===== ARTICLE =====

Horses may also use their waiting time to recall every occasion when a human has abused them, and to plan the appropriate revenge. So another horse-inspired rule is: A horse never forgets. Whip a horse or use sharp spurs, and the horse will get even. No matter how long it takes. From horses, I learned that the consequences of my actions will catch up with me, inspiration to calculate results in advance. A horse who always runs from the bridle, for example, may get a one-way ticket to a French restaurant with horse meat on the menu. Humans generally can avoid this fate, but don't count on it.
Hanging around horses also taught me: Don't fight the bit. Once you wrap your lips around that piece of iron and clamp it between your jaws, behave yourself. My horse Oliver was a biter. He'd liked to extend his lips and nuzzle my arm, especially if it was bare. Some days, he fondled me with his lips and then bit me. He also bit tree branches and the top wire on fences until my dad put an electric wire across his pen. The juice flowed intermittently, so he had time to wrap his lips all the way around the wire before the shock hit him. He had a hard time letting go, but he seldom bit wire again.
Still, when we tied him to the pickup and headed for the pasture, he snapped his teeth on the tailgate until I smeared it with hot sauce. But I couldn't electrify or season my jeans, and he later bit my backside so hard I wore a purple and green impression of his teeth for weeks. Nearing the end of a long day, he turned his head and chewed on the toes of my boots. My folks could never understand why the toes vanished before the soles were even worn.
No, the moral of the story isn't that he gave up biting or we sold him to the glue factory. We needed him-- we owned worse horses-- but we seldom turned our backs on him. Another horse-taught policy: Don't trust a critter, human or otherwise, who munches on you.
A related horse principle is ancient and metaphorically reliable: Don't complain about your job. If you hate the work or the conditions, quit. Old-timers called it Riding for the Brand.
A professional wrangler in our group noticed the mare's trouble, and showed me a way to fasten my cinch so I could release it quickly. "That way," he said cheerily, "if that mare goes over the edge, you can fall the other way and jerk your saddle off so you don't have to hike down and get it."

=====

WORK INSTRUCTIONS ▸
A) In the horse essay, what did the writer smear on the pickup's tailgate to stop Oliver from biting it?
B) Extend the horse essay, picking up right after its last sentence.

===== EXTRACTED RECORDS =====

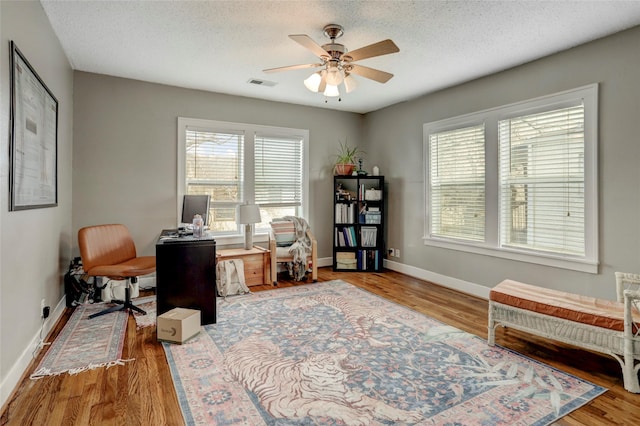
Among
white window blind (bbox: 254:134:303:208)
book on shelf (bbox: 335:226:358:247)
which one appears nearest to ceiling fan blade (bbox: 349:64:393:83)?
white window blind (bbox: 254:134:303:208)

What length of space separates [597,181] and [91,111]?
17.7 ft

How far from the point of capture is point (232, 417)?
1851 millimetres

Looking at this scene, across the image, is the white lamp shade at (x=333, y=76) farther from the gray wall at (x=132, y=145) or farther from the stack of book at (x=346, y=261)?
the stack of book at (x=346, y=261)

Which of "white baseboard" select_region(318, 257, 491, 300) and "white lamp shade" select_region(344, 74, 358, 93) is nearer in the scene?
"white lamp shade" select_region(344, 74, 358, 93)

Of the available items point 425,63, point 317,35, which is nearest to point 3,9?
point 317,35

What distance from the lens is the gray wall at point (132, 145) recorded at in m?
4.04

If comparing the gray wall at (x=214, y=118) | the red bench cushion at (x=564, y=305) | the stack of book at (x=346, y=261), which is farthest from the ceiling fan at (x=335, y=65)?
the stack of book at (x=346, y=261)

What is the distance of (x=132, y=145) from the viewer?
4.30 metres

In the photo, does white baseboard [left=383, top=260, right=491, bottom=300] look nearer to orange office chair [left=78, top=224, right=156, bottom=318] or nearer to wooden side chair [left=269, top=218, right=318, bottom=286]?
Result: wooden side chair [left=269, top=218, right=318, bottom=286]

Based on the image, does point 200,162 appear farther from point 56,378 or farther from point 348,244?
point 56,378

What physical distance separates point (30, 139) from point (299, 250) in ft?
10.4

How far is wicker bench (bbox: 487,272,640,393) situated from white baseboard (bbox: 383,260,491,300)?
1226 millimetres

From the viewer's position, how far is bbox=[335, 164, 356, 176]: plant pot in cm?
550

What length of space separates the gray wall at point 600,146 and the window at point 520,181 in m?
0.09
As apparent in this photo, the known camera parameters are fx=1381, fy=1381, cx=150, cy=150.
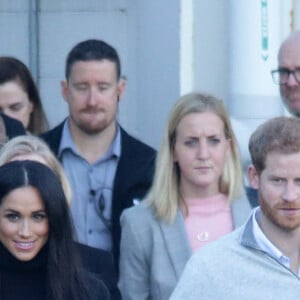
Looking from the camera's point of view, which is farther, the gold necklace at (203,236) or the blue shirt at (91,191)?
the blue shirt at (91,191)

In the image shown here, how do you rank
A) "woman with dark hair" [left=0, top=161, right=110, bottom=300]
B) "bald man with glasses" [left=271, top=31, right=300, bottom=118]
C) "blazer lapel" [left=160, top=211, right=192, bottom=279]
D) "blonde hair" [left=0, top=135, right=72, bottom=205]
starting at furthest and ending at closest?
"bald man with glasses" [left=271, top=31, right=300, bottom=118], "blazer lapel" [left=160, top=211, right=192, bottom=279], "blonde hair" [left=0, top=135, right=72, bottom=205], "woman with dark hair" [left=0, top=161, right=110, bottom=300]

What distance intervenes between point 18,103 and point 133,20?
161 centimetres

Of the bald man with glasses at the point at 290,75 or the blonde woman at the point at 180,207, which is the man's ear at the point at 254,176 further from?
the bald man with glasses at the point at 290,75

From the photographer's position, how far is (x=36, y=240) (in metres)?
5.07

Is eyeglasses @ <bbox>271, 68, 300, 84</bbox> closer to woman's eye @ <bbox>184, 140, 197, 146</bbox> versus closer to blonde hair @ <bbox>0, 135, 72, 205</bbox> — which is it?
woman's eye @ <bbox>184, 140, 197, 146</bbox>

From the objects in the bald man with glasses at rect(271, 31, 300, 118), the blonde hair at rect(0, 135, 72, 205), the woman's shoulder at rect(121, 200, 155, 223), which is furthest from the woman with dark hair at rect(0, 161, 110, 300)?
the bald man with glasses at rect(271, 31, 300, 118)

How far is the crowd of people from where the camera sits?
4.86 metres

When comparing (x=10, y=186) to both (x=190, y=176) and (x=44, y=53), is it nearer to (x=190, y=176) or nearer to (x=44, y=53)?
(x=190, y=176)

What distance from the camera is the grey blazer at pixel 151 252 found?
19.0ft

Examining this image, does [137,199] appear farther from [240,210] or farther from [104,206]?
[240,210]

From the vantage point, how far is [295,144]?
484 centimetres

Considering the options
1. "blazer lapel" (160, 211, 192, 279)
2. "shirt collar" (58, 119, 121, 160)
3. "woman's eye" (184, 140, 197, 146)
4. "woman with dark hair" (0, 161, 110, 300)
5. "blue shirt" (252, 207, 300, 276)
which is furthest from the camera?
"shirt collar" (58, 119, 121, 160)

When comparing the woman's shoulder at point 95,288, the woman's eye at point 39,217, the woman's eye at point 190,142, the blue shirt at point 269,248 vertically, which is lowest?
the woman's shoulder at point 95,288

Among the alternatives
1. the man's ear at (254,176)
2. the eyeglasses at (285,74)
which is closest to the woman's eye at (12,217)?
the man's ear at (254,176)
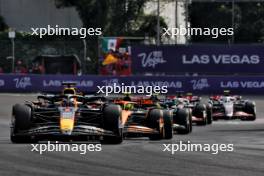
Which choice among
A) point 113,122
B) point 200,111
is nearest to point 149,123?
point 113,122

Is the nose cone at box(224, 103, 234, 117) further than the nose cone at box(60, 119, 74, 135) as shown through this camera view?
Yes

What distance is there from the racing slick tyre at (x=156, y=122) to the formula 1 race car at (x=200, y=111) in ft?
19.2

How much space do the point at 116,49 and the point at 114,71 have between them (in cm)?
106

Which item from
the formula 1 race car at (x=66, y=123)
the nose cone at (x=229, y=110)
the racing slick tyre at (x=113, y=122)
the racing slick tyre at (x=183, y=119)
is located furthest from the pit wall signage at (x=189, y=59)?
the racing slick tyre at (x=113, y=122)

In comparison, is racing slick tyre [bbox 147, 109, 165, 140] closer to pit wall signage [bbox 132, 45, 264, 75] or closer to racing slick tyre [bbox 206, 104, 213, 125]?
racing slick tyre [bbox 206, 104, 213, 125]

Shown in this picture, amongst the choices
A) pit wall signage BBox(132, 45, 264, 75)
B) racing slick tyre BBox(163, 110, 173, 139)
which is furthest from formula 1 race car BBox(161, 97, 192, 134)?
pit wall signage BBox(132, 45, 264, 75)

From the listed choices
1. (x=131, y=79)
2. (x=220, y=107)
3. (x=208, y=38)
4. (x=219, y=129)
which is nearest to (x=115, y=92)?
(x=131, y=79)

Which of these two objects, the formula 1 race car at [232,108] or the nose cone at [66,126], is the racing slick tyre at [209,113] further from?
the nose cone at [66,126]

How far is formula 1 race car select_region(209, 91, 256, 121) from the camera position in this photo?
25.2 metres

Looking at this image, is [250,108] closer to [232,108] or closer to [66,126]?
[232,108]

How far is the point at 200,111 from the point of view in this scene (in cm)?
2319

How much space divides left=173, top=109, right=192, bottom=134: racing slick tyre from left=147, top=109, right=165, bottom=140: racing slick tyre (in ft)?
7.90

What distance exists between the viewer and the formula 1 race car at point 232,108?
25.2 metres

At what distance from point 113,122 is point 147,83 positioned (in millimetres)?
20721
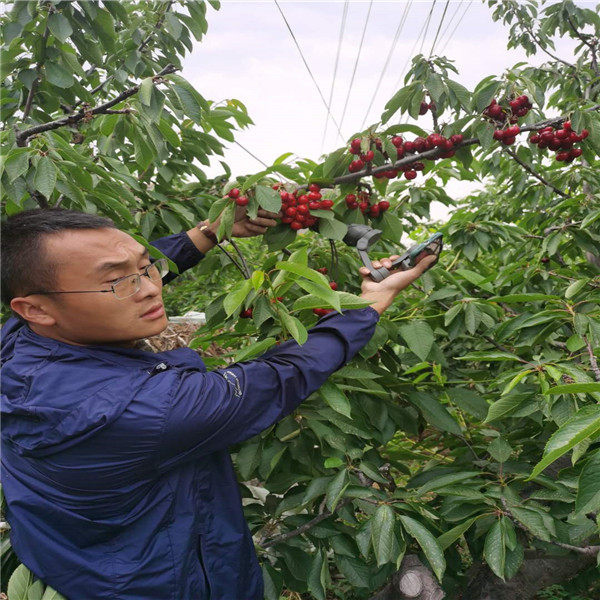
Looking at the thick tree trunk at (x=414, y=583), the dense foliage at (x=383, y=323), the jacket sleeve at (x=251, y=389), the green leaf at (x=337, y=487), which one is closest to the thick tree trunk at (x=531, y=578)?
the dense foliage at (x=383, y=323)

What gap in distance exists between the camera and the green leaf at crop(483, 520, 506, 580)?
136 centimetres

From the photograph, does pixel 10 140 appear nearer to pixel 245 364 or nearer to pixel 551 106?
pixel 245 364

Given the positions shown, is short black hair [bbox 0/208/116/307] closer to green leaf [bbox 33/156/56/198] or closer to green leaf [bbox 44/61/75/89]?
green leaf [bbox 33/156/56/198]

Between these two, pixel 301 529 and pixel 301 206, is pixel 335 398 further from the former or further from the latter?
pixel 301 206

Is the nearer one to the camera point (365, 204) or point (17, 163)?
point (17, 163)

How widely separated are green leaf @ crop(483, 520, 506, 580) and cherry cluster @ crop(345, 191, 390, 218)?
108 cm

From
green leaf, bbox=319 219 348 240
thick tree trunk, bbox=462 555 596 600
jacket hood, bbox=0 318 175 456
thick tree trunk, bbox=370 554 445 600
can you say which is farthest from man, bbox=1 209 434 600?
thick tree trunk, bbox=462 555 596 600

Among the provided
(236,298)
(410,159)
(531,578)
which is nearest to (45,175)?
(236,298)

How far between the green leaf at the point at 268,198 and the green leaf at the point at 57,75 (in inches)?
44.0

=====

SOLVED PROBLEMS ▸
A) Hot sauce.

B)
I looked over the edge, a looooooong way down, and decided if I didn't end up in the river with a dead horse, I'd be happy to buy another saddle.
Later, the wrangler pointed out that the horse had no idea how dangerous the trail was, or she wouldn't have walked it. So I adopted another equine edict: Ignore the risks. You might survive and you might not, but you'll sure enjoy yourself more if you don’t worry about them.
Later that night, we decided the mare had colic. She'd been eating dry hay all winter. The first night of the trip, the wrangler picketed her in a boggy meadow where she gorged on green grass. We applied the best first aid we knew and walked the mare half the night to encourage her intestines to empty, but she died.
Bingo! another equine rule: When you find rich forage, don't be greedy. Most horses will graze whenever the reins are loose enough, snatching nourishment at every opportunity, even if it's beneath their standards. Applying this axiom in my own life, I reason that I never know how long I might have to wait for my next nourishing conversation or satisfying work, let alone dessert. And I'm often surprised to find something tasty where I didn't expect it.
From these doctrines and the unfortunate mare comes another familiar law: Whatever goes into a system must emerge. In the mare's case, it didn't emerge naturally. The day we left, a ranger shoved sticks of dynamite in the natural apertures on either end of the horse and lit the fuses. This bizarre wilderness policy evolved from experience: if carcasses weren't scattered, the smell of decomposing flesh attracted grizzlies who might start snacking on hikers after they finished the horse.
This knowledge led me to concoct new policies. First, whether a substance is "waste" or "post-consumer" products or "recycled materials" may depend largely on your attitude. We tried to treat the mare kindly and doctor her ailment but she died anyway. Perhaps she went on to a higher purpose-- feeding an endangered grizzly or fertilizing wildflowers. Some substances we may view as waste can be useful; I always hated shoveling out the barn, but loved the effect on my garden.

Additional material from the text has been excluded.